■ **EXERCISE DIRECTIONS**
Line by line, return the material below exactly as it reads.

■ **GIVEN DATA**
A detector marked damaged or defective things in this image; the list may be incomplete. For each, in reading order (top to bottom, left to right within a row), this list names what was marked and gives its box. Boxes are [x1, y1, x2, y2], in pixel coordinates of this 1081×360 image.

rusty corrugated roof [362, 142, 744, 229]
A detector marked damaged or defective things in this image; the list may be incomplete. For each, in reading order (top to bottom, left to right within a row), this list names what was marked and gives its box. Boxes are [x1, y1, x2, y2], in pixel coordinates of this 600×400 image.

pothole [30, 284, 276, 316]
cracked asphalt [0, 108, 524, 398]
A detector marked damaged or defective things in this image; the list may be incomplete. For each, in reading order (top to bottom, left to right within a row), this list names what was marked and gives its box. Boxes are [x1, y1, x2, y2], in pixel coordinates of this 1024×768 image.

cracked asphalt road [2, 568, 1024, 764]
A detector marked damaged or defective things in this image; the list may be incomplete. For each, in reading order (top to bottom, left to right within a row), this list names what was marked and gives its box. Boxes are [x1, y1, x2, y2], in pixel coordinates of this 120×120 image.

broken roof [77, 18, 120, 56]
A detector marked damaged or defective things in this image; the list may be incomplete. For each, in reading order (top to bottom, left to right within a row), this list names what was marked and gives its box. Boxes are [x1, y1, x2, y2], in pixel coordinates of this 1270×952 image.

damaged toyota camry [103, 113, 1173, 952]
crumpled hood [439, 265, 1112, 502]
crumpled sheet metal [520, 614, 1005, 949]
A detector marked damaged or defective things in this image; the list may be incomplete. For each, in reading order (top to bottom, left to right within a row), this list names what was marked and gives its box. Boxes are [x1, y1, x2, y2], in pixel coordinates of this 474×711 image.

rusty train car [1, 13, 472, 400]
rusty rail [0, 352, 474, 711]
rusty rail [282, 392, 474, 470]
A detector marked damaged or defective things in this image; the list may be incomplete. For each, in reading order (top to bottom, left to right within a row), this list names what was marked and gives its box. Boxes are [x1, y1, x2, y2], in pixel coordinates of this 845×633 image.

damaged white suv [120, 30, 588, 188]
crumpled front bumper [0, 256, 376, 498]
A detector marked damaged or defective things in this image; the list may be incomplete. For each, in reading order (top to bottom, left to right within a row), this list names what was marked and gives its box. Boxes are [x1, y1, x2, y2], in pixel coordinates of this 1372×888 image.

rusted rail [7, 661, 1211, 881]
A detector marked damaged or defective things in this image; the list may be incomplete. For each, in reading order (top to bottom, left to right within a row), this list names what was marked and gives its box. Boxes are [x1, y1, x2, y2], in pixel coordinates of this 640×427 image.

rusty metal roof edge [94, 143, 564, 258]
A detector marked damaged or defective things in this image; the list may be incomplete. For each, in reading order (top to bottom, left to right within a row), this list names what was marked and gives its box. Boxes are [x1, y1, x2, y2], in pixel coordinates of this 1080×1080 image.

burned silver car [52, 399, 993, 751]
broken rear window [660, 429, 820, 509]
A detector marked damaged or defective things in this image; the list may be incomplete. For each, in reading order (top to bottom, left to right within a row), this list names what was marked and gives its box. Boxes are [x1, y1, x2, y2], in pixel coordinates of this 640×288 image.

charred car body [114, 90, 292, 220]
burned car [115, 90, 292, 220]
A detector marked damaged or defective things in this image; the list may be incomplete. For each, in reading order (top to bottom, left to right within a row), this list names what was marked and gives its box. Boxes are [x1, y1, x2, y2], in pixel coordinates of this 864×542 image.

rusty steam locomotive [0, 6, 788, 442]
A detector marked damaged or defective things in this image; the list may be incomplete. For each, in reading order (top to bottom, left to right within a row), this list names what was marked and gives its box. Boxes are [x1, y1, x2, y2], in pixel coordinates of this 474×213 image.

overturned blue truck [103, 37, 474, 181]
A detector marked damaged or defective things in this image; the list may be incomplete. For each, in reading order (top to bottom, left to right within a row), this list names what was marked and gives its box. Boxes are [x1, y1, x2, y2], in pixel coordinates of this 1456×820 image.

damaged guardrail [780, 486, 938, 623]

■ **RESULT OF THIS EXERCISE**
A detector marked damaged or defective things in this image; the list may be incomplete. For each, in reading order (top to bottom, left to right within a row), this list names what was marked and gives its box. Boxes are [x1, y1, x2, y2], in pixel coordinates of this 1081×360 image.

rusty corrugated roof [362, 142, 744, 229]
A detector marked damaged or defective things in this image; the list may be incomplete. For each, in reading order (top to bottom, left to right within a row), this list names what was marked and gives its box. Boxes are [x1, y1, x2, y2], in pixel coordinates of this 600×400 image.

pothole [30, 284, 276, 316]
cracked asphalt [0, 108, 524, 398]
A detector marked damaged or defective things in this image; the list may be incomplete. For each, in reading order (top to bottom, left to right within a row), this list names what was marked and gives its box. Boxes are [x1, y1, x2, y2], in pixel coordinates of this 1024×768 image.

cracked asphalt road [2, 568, 1024, 764]
A detector marked damaged or defective things in this image; the list may be incomplete. For each, in reading order (top to bottom, left to right within a row), this list names what was marked and gives its box. Boxes are [x1, y1, x2, y2], in pixel coordinates of this 120×120 image.

broken roof [77, 18, 120, 56]
A detector marked damaged or defective things in this image; the list may be incomplete. For each, in reading order (top to bottom, left to right within a row), this list names what was marked and gives its box. Boxes are [x1, y1, x2, y2], in pixel coordinates of this 1270×952 image.

damaged toyota camry [103, 113, 1173, 952]
crumpled hood [439, 265, 1112, 502]
crumpled sheet metal [520, 614, 1005, 949]
A detector marked damaged or defective things in this image; the list may be incomplete. For each, in reading order (top to bottom, left to right within a row), this list names what was marked and gives its box. Boxes are [x1, y1, x2, y2], in pixel coordinates of this 474×711 image.

rusty train car [1, 13, 472, 400]
rusty rail [0, 352, 474, 711]
rusty rail [282, 392, 474, 470]
A detector marked damaged or defective things in this image; the list may be incomplete. For each, in reading order (top to bottom, left to right within a row), this list names what was marked and gives its box. Boxes are [x1, y1, x2, y2], in pixel coordinates of this 845×633 image.

damaged white suv [120, 30, 588, 188]
crumpled front bumper [0, 256, 376, 498]
A detector marked damaged or defective things in this image; the list may be incomplete. For each, in reading order (top to bottom, left to right within a row), this list names what was marked and gives its box. Boxes are [x1, y1, x2, y2], in pixel coordinates of this 1372×888 image.

rusted rail [7, 661, 1211, 881]
A detector marked damaged or defective things in this image; the list may be incomplete. For each, in reading order (top to bottom, left to right within a row), this list names what was marked and gives its box. Boxes are [x1, y1, x2, y2], in pixel coordinates of this 640×427 image.

rusty metal roof edge [94, 143, 564, 258]
A detector marked damaged or defective things in this image; the list may be incomplete. For each, in reading order (top to bottom, left to right within a row), this list names what was marked and gives its box. Boxes are [x1, y1, x2, y2], in pixel coordinates of this 1080×1080 image.

burned silver car [52, 399, 993, 751]
broken rear window [660, 429, 820, 509]
A detector marked damaged or defective things in this image; the list may be incomplete. For each, in reading order (top to bottom, left to right within a row), this list names what was marked and gives its box. Boxes are [x1, y1, x2, y2], in pixel coordinates of this 640×288 image.

charred car body [114, 90, 292, 220]
burned car [115, 90, 292, 220]
A detector marked damaged or defective things in this image; the list may be incomplete. For each, in reading order (top to bottom, left to right within a row), this list names what was marked and gives its box. Boxes are [x1, y1, x2, y2], in pixel coordinates of this 864×542 image.

rusty steam locomotive [0, 6, 788, 442]
A detector marked damaged or defective things in this image; the list may be incomplete. For each, in reading order (top to bottom, left to right within a row), this list names what was marked and gives its box. Boxes are [x1, y1, x2, y2], in pixel coordinates of this 474×213 image.

overturned blue truck [103, 37, 474, 181]
A detector marked damaged or defective things in this image; the list may be incomplete. For each, in reading order (top to bottom, left to right within a row), this list names what was marked and gives its box. Boxes are [x1, y1, x2, y2], in pixel coordinates of this 1456×820 image.

damaged guardrail [780, 486, 938, 623]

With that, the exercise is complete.